"Francis and I have at least tried to keep it from eating away at us like we knew it might," Rosemary said quietly, looking down into her tea. "We've commiserated."
Lamont and Rosemary exchanged quiet greetings with Lazarus and Abigail, who were stationed at the central console, and Arthur, who was leaning over some computer printouts on the situation table attached to it. He regarded the two like a suspicious schoolmaster as they made their way toward the drink dispenser on the starboard wall. The captain, they had been informed, was in his office on the port side of the deck.

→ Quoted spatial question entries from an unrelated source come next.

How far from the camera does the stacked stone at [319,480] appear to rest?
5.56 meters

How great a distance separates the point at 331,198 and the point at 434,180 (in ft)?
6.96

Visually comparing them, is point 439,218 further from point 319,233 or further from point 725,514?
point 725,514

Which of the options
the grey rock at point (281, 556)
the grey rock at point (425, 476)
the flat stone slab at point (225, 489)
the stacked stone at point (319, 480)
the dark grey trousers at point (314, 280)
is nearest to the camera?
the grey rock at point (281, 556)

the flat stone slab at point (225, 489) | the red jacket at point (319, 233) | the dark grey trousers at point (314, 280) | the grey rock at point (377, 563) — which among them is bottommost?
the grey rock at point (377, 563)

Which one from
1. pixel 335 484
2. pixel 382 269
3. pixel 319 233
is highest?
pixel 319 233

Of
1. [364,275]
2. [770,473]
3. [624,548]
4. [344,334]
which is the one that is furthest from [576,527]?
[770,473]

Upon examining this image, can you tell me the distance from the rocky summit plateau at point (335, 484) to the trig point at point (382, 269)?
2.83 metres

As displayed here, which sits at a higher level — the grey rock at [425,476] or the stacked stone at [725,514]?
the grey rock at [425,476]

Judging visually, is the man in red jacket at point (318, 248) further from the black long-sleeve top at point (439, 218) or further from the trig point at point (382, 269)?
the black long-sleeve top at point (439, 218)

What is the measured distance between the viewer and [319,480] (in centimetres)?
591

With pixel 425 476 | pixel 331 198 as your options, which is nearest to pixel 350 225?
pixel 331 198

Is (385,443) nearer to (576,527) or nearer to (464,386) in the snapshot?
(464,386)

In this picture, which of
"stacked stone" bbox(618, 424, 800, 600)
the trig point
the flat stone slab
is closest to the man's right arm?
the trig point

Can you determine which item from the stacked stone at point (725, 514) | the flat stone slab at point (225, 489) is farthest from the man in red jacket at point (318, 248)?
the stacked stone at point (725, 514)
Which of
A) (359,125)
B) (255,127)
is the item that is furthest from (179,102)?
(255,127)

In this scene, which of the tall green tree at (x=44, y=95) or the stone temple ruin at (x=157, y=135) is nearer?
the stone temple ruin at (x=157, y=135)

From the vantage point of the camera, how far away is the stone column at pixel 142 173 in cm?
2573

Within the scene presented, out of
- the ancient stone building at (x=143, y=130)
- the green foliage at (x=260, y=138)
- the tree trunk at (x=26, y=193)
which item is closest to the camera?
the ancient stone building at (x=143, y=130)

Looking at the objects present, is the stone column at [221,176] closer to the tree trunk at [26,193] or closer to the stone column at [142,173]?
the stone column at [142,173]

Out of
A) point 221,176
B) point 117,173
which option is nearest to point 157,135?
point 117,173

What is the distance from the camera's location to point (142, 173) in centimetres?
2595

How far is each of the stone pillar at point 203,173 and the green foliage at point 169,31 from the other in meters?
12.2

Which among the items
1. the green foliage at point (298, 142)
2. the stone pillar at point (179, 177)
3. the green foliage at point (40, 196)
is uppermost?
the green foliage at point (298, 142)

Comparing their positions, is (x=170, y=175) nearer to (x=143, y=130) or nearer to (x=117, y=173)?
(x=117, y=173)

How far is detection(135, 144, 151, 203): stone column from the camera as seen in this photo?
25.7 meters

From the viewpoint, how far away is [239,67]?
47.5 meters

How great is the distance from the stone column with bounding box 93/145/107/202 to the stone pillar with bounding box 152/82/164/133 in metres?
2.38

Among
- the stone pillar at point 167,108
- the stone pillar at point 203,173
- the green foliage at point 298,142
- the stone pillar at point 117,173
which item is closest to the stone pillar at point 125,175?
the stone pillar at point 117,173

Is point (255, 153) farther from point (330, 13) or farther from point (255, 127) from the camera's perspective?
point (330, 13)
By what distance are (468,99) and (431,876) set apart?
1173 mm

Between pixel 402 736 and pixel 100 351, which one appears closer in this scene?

"Don't think you're getting off that easily, Townsend," Rosemary admonished in a near whisper. "You're keeping something close to your chest. I can tell."
"I'm a newspaperman," Lamont rebutted. "I know lots of things, and I don't say half of them. It comes with the profession."
He let Rosemary get to the dispenser first. She pulled a tea packet and a cube of sweetener from the drawer beneath the dispenser. Pulling a cup from the cabinet, she placed it under the dispenser nozzle and pressed the key for hot water.
"It's more than that," Rosemary insisted. Her tone was serious again, and her eyes met his searchingly. "You were there in the cave when—when Francis tried to get Rex back. You saw what happened. We shared that experience."
She withdrew the cup from the dispenser, dropping the tea packet and sweetener into the steaming water.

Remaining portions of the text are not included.